When I first called myself a writer

When did you first call yourself a writer?

On the Word Wenches blog (where I blog every fortnight) Mary Jo Putney wrote this piece about how she became a writer.

And it started me wondering about when I first thought of myself as a writer. I’ve written all my life — letters, silly poems (that I called pomes), short stories, songs etc, and things for school — short plays and skits for kids (and teachers) to perform. But it never occurred to me to write books, because somewhere in my childhood I’d decided books were written by rare and wonderful creatures that lived in a magic land — or something. (Photo by my friend Fiona McArthur)

And then I started working with a guy who turned out to be a newly published writer, and I thought Huh! Well, he’s no unicorn. And I read his book, and thought, huh, maybe I could do that. 

It got me thinking seriously about writing for publication. The following year, I went backpacking around the world on my own and, being alone and often in countries where I didn’t speak the language, I found stories spinning in my head. So I bought a notebook and started writing them down.

I came home at the end of the year with a number of filled notebooks, full of ideas, stories and scraps and at least one novel — and a determination to seriously pursue a writing career. Even then, I might never have prepared anything to send to a publisher — I never learned to type and that seemed like a real barrier — except that a friend sent her little Macintosh computer for me to “mind” while she was away. 

The idea was that I would learn to use it — me, the luddite! But I kept getting post cards from her mentioning the computer and asking how I was going with it. So it was pure “fear of embarrassment” that caused me to haul it out of the box, set it up and start poking around. And it turned out to be amazingly user friendly and intuitive, so that even a computer-resistant person like me could use it with ease!

So I bought a Mac and started seriously writing for publication. (Though I never did type up any of those stories in the notebooks.) I loved that I could make typos, and then fix them without retyping a whole page, or having pages heavily weighted with white-out. It was magic.

In those days, I never called myself ‘a writer’, even though I was writing a lot, because a writer is a job, not just an activity.
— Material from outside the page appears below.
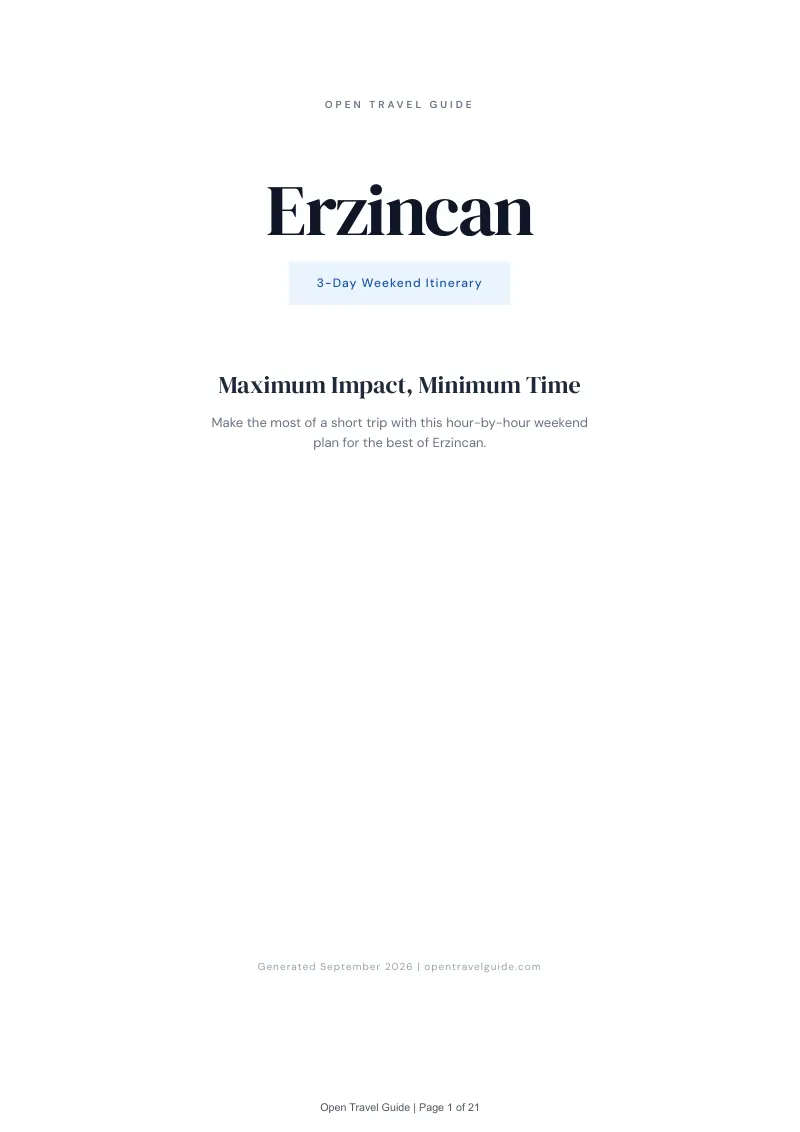 Erzincan Complete Travel Bundle: 3-day itinerary · Cover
After all, I clean and garden and cook, but I don’t call myself a cleaner or a gardener or a cook. 

But also I was a bit shy about telling people what I was doing. I mean, if you say “I’m writing a book,” from then on they will ask you about it, and after a while it will become “Haven’t you finished that book yet?” or “When are we going to be able to read it?” As if rejections weren’t a normal part of most journeys to publication.

And there’s this line in a Yeats poem: “Tread softly because you tread on my dreams.” But some people tread happily wearing hob-nailed boots.

So I waited until I was published. And once I started calling myself a writer, the questions from non-friends went like this: “You’re a writer eh? So have you ever been published?” Said in the kind of cynical voice where the subtext is “How pretentious, to call yourself a writer,” and the expectation is a shamed admission that no I haven’t been published.

But then when I said I had been published, the next question was, “Will I have heard of you?” 
Probably not. 
“So what do you write, then?”

And when I said I wrote romance, the reaction was “Oh right, so you got the formula” — the subtext being I wasn’t a real writer. And there was never any point in explaining that there was no more a formula for romance than there was for crime novels — although I did try — because they simply didn’t believe it. I was just trying to pretend I was a real writer.

I’ve had more than 20 books published now, with translations into eighteen other languages, and I’ve made my living solely from my writing for years now, but some people still ask me, “When are you going to write a real book?”

But I don’t care any more. I write real books for real people and I love what I do and I have a host of romance-writing (and other genre-writing) friends and so who cares what other people think?

And I still write in notebooks a lot, and sometimes in cafes and libraries, though not looking quite so elegant as the woman in this picture.